A single number is the answer: the count of lines in the records that hold the word "Locate".

#### [Provided records]
--- START ---
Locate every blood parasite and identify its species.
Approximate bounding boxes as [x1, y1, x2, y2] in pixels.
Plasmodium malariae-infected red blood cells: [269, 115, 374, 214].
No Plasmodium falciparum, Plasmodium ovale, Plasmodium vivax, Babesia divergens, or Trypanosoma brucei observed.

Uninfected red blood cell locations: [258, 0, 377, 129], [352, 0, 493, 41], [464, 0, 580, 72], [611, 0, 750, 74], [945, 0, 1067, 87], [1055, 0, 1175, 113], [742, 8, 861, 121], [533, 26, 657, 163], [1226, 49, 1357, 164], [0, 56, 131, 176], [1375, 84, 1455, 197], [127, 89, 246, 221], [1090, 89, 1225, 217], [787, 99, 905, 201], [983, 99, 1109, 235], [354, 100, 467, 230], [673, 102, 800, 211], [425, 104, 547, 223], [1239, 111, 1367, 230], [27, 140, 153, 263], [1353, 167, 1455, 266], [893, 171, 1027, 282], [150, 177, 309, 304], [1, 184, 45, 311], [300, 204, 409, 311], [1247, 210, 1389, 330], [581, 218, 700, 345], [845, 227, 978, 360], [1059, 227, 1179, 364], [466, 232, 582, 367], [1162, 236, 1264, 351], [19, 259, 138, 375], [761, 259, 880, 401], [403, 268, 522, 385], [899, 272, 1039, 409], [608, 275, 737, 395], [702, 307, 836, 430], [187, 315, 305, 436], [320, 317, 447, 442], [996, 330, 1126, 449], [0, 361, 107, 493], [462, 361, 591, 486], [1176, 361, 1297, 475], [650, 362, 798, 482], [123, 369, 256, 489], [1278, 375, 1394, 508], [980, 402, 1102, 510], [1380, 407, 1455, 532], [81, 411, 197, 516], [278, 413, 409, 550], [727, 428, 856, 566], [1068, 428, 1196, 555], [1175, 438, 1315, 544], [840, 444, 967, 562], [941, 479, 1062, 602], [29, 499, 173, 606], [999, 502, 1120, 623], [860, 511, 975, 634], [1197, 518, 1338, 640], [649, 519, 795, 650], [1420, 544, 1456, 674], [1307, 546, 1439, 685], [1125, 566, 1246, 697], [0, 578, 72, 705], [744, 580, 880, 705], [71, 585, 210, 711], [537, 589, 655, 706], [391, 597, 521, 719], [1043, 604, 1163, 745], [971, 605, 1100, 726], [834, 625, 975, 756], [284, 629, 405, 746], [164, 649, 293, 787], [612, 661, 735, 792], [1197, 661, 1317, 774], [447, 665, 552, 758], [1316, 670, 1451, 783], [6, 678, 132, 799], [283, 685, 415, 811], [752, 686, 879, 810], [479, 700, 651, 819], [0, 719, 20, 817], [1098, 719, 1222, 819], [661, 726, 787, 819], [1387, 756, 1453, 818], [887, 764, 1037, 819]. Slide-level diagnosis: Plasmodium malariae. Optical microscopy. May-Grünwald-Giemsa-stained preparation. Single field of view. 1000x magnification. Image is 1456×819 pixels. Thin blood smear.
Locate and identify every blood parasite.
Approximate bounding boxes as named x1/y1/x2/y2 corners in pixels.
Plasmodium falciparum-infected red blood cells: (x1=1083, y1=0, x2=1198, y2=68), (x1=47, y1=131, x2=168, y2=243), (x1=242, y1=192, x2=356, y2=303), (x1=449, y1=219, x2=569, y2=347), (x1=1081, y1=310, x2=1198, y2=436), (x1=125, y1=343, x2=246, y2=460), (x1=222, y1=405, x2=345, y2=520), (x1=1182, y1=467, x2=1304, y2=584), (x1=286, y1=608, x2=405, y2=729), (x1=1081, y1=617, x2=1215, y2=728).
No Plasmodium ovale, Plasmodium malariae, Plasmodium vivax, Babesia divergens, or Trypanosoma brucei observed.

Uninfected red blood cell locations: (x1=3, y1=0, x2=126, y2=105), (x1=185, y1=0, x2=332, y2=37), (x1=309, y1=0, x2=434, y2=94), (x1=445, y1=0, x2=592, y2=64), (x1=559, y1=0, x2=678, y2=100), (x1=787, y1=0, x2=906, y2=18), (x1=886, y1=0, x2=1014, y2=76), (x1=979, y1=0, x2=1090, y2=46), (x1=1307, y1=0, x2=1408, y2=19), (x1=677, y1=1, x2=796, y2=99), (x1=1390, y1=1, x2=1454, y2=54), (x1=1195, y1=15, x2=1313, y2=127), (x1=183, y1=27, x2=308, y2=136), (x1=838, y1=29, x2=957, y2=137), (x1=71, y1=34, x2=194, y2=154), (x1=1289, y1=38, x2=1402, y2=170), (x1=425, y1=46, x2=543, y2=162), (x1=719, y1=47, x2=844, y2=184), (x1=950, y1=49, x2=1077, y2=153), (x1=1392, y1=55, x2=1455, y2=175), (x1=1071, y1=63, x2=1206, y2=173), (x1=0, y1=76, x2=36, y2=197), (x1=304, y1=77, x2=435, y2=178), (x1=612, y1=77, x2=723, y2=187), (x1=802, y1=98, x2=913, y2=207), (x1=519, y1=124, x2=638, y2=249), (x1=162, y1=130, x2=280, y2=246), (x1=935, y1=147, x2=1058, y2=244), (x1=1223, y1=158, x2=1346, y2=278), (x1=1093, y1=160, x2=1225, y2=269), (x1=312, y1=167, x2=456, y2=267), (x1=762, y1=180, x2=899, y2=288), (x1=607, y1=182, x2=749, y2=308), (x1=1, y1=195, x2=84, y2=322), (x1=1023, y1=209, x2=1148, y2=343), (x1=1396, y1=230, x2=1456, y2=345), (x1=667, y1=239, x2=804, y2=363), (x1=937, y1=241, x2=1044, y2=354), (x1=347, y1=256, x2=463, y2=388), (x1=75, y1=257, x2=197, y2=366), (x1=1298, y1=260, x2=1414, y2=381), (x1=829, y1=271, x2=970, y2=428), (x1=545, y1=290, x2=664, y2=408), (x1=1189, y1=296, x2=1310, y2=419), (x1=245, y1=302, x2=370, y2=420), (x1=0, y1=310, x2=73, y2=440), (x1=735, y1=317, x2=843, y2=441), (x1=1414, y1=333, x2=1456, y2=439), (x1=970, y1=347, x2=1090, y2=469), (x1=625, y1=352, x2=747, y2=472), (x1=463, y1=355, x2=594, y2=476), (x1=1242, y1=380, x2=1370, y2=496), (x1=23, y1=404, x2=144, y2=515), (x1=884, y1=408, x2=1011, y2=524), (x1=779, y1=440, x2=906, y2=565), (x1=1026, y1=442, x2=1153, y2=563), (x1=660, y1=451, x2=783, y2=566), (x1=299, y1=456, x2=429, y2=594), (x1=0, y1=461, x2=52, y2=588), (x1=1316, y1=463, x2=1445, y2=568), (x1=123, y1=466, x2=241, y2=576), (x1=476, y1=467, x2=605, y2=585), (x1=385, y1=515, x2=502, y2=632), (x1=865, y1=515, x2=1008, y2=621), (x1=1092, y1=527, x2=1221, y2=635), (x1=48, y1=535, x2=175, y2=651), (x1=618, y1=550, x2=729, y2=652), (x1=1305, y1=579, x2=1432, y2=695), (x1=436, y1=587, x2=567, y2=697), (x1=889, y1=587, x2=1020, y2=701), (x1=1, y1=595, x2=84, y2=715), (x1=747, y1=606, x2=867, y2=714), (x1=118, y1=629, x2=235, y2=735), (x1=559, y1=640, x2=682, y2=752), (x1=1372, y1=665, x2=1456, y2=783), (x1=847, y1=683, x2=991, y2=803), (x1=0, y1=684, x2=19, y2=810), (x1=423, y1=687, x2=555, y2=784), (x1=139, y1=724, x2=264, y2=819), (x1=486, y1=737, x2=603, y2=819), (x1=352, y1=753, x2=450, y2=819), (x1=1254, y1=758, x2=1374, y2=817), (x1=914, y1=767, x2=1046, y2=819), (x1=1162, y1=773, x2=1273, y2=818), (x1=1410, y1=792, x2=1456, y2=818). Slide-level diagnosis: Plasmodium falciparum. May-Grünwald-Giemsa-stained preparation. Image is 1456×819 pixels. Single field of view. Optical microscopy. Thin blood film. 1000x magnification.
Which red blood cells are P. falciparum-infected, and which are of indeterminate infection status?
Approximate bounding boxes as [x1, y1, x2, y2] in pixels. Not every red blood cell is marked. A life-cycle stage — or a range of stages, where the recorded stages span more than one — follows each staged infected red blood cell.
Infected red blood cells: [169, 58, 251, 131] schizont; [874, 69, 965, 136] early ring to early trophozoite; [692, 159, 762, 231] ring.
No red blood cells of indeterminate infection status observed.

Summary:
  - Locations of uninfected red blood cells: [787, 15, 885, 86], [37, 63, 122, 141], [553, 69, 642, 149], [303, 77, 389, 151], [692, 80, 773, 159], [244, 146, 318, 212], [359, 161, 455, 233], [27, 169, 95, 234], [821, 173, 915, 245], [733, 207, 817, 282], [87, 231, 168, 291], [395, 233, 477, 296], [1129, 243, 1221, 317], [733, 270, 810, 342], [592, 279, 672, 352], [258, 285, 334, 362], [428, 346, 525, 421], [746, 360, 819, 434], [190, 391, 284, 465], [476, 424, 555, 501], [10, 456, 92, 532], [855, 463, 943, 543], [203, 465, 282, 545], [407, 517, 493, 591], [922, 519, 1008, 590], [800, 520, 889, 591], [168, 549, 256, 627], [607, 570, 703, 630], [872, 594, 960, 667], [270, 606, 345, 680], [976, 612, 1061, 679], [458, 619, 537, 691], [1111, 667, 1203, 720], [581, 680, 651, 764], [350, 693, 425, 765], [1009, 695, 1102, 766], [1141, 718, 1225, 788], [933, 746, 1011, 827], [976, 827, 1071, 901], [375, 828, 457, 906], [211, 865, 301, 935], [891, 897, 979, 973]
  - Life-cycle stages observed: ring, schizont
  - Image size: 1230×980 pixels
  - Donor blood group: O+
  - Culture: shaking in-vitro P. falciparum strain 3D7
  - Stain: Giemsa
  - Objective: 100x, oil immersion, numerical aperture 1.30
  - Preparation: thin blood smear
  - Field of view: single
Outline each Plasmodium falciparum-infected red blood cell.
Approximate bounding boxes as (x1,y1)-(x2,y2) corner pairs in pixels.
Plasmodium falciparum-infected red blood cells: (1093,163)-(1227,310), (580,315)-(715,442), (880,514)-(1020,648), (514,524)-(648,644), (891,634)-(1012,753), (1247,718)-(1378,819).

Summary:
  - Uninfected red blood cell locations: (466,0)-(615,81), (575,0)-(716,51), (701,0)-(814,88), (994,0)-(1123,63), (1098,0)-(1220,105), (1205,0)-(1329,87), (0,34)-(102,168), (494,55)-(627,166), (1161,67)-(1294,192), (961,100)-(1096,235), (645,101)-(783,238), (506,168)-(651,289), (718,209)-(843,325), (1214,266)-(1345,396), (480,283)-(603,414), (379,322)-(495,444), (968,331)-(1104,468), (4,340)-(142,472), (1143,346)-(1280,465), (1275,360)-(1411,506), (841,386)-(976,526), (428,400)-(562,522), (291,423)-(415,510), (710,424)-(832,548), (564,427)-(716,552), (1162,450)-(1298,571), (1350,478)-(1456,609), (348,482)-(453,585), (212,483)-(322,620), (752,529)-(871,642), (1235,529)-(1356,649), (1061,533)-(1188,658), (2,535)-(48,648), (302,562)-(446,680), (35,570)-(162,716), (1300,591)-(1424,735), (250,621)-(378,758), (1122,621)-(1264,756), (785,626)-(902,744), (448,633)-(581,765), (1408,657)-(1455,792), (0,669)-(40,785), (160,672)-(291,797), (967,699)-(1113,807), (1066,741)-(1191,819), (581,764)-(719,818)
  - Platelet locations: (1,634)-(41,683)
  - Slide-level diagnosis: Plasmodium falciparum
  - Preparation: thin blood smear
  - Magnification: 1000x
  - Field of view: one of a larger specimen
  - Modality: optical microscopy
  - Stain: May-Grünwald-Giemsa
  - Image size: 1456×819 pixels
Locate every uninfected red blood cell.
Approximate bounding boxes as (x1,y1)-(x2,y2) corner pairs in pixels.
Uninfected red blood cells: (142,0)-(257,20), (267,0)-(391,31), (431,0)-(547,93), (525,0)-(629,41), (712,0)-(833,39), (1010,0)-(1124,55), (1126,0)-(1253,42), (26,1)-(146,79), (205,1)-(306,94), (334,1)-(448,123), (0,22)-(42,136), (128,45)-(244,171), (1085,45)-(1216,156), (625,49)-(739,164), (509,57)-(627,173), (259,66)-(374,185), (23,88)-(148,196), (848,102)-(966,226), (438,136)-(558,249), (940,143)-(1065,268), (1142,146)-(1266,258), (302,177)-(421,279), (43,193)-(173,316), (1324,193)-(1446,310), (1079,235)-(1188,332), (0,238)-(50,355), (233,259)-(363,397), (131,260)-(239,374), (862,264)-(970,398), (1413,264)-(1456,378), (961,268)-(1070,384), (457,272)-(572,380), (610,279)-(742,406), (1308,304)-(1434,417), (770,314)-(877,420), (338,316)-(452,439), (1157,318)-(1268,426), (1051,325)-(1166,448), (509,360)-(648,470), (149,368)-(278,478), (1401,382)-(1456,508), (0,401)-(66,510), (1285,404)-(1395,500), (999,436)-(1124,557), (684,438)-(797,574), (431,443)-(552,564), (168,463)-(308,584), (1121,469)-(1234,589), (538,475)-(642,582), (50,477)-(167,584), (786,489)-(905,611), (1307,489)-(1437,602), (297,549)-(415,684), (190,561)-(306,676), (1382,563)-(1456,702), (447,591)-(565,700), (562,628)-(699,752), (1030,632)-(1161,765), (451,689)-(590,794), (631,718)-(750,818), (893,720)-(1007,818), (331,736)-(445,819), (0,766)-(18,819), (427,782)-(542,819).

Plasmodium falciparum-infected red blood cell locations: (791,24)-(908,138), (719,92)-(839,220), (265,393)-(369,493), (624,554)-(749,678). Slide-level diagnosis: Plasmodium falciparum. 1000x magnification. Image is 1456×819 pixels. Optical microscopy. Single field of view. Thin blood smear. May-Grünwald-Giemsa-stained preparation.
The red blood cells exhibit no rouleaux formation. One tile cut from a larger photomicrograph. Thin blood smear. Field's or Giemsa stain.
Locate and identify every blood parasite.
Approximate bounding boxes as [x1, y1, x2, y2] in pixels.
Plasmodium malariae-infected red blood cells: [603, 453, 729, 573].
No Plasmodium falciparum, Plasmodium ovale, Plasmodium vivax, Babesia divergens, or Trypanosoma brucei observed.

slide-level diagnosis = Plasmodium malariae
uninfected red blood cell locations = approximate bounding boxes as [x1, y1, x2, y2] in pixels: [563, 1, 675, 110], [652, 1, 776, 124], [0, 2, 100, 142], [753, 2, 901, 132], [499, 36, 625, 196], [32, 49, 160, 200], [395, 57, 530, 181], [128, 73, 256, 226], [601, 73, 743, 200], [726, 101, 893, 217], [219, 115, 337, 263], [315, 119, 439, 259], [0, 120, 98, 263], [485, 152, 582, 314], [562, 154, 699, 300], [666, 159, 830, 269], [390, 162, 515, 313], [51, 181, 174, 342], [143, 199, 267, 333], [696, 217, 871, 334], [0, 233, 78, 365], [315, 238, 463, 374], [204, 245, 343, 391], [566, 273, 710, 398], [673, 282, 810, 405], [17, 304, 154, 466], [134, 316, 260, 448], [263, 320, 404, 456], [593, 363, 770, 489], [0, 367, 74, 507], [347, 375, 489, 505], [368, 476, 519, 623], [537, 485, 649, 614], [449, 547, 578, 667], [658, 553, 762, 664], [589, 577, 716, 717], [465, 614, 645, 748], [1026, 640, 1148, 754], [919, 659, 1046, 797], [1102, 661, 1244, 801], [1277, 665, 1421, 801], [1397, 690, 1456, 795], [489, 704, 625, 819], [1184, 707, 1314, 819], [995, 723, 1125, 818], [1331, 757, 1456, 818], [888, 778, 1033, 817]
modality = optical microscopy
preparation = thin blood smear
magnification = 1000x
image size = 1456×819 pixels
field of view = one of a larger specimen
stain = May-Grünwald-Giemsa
--- END ---
#### [Answer section]
4